The Proposed State of West Texas
- Portal to Texas History
Texas, as a political entity, has had seven constitutions. This is both a marker of our status as the only state to be a republic, as well as our tumultuous history with governments and constitutional conventions.
In keeping with our West Texas theme last week, I want to highlight the item you see above - the Constitution of the State of West Texas. I first want to remark that this item is quite rare - being known in 11 copies at 9 holding institutions. Special Collections has two in the Edward A. Clark Texana Collection - one in yellow paper wrappers (as issued, above), and one bound in three quarter morocco and cloth. I initially thought that it might be the manifesto of a separatist group in West Texas, but that initial thought was quite wrong.
Perhaps a brief discourse on the six previous constitutions of Texas is in order. Our first constitution was enacted in 1827, when Texas was still a part of Mexico. Upon the declaration of the Republic of Texas, a new constitution was written and ratified in 1836. Unsurprisingly, at the annexation of Texas into the United States, a new state constitution was ratified in 1845.
Texas, seeking to protect the legal enslavement of African-Americans, seceded from the United States in 1861 - requiring a new constitution. Yet another was required after the end of the Confederate States in 1866. Texas called a convention for a new constitution in 1868, with the work of the convention concluding in 1869. (Our present constitution is the next revision, dated February 15, 1876 - fo r more information about this constitution, and the Redeemer Democrats in Texas, I commend Patrick G. Williams’ Beyond Redemption to you.

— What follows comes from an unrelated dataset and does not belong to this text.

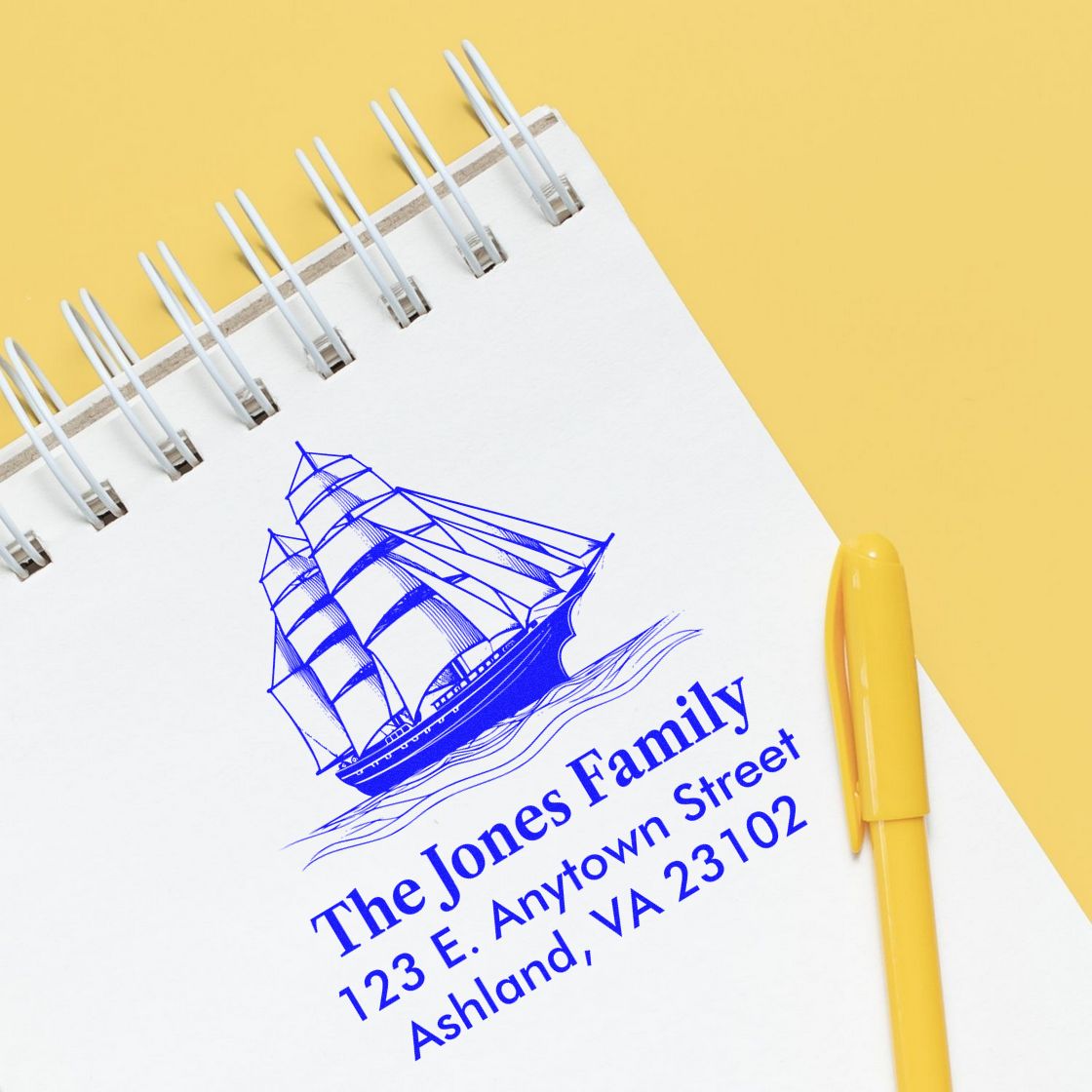 Custom nautical return address rubber stamp with sailboat design for The Jones Family, 123 E. Anytown Street, Ashland, VA 23102.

As part of the convention’s work, the question of dividing Texas into two states was raised. Pursuant to that question, a committee of seven delegates drafted this constitution, proposing the capitol of West Texas as San Antonio (then the only real center of settlement even remotely in West Texas). This item was likely printed in Austin (where the convention met) in either 1868 or 1869. The item has no imprint information. However, delegates chose to not divide Texas, leaving us with this very unusual product of the constitutional convention of 1868-1869.